Heritabilities and direct response
Using the full-sib family structure of the base population, we obtained an upper estimate of 0.84 for the narrow-sense heritability of total (aucubin + catalpol) iridoid glycoside content in the third and fourth leaf pair, with a lower 95% confidence limit of 0.37 ( Table 1). Estimates were slightly lower for the the two components aucubin (0.76) and catalpol (0.71, Table 1). Realized heritabilities of leaf iridoid glycoside content (±SE) estimated from regressions of the standardized cumulative selection response on the standardized cumulative selection differential based on ln-transformed data ( Fig. 1) were 0.226 ± 0.068 and 0.228 ± 0.039 for upward and downward selection, respectively.
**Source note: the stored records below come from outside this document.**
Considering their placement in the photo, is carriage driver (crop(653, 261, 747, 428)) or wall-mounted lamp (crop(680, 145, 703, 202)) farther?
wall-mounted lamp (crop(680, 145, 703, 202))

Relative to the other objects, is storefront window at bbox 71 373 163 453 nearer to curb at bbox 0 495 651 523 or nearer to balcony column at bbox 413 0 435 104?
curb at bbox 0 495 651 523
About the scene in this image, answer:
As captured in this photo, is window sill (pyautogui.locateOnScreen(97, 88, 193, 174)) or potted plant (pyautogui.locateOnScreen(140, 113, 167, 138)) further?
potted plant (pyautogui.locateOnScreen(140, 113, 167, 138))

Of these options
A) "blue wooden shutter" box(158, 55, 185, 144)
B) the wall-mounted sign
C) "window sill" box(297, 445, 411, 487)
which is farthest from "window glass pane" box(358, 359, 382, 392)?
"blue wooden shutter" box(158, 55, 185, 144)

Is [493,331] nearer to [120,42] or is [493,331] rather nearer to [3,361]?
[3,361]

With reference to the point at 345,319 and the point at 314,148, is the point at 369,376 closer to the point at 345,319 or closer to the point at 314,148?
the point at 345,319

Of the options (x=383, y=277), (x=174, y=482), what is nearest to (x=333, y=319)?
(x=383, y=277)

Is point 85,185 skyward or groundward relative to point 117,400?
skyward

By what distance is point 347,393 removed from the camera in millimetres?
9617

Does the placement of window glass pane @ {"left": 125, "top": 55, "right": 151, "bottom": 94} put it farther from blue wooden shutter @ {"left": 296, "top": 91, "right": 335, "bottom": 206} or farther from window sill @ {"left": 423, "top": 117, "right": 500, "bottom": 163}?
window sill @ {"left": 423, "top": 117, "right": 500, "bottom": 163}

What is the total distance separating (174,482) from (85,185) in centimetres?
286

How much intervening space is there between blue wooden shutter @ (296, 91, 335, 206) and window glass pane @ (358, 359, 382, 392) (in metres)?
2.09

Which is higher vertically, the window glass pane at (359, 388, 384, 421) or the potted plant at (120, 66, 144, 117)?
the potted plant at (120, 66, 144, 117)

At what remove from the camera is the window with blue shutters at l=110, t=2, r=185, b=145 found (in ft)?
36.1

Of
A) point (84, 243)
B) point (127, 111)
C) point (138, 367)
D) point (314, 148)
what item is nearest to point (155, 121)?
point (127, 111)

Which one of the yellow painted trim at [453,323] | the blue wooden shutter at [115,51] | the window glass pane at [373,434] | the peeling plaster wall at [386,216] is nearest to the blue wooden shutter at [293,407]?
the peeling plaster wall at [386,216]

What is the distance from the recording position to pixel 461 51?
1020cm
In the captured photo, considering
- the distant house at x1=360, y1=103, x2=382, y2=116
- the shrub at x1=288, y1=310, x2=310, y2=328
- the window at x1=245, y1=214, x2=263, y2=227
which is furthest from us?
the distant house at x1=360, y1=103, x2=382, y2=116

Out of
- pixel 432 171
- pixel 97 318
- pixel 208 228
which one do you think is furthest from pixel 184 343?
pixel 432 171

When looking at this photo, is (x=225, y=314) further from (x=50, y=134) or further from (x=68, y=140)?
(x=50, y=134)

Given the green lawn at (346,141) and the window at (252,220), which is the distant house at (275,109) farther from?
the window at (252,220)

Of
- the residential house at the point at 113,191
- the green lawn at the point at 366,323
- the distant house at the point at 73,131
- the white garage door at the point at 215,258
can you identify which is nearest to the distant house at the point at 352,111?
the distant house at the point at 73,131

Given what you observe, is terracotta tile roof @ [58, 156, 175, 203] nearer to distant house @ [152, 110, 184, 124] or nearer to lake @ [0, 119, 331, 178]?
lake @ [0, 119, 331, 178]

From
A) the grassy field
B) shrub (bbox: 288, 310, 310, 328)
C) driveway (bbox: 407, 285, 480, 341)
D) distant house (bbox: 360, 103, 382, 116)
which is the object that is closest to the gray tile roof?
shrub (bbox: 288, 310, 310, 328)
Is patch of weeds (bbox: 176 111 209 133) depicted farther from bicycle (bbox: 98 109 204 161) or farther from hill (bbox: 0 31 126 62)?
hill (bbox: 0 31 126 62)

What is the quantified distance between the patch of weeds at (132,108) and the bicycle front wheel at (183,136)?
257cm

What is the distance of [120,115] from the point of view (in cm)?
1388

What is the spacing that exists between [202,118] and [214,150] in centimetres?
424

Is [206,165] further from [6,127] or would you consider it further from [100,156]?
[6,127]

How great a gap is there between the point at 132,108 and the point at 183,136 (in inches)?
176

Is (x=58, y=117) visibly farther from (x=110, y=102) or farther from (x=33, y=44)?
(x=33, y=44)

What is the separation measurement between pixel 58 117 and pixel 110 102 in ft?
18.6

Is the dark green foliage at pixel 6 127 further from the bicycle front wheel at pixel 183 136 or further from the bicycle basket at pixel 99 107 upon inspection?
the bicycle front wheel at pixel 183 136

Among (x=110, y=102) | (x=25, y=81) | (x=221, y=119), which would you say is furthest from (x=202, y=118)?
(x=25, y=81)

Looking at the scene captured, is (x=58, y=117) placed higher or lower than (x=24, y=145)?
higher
Analysis of the leaf iridoid glycoside content of plants after completion of the selection procedure, when lines from all generations were grown simultaneously in a common environment, showed that the direct response to selection was highly significant ( Table 2a, H vs. L line, P < 0.001). Leaf iridoid glycoside content of the H and L lines increasingly diverged over time ( Fig. 2A, Table 2a, interaction between generation and line H vs. L). In the H line, iridoid glycoside content increased on average by 127 mg g−1 leaf dry weight per generation over the M line, whereas a decrease of 73 mg g−1 was observed in the L line ( Fig. 2A). As a result, the average leaf iridoid glycoside level of plants from the H and L lines differed by a factor of 4 in the fourth generation.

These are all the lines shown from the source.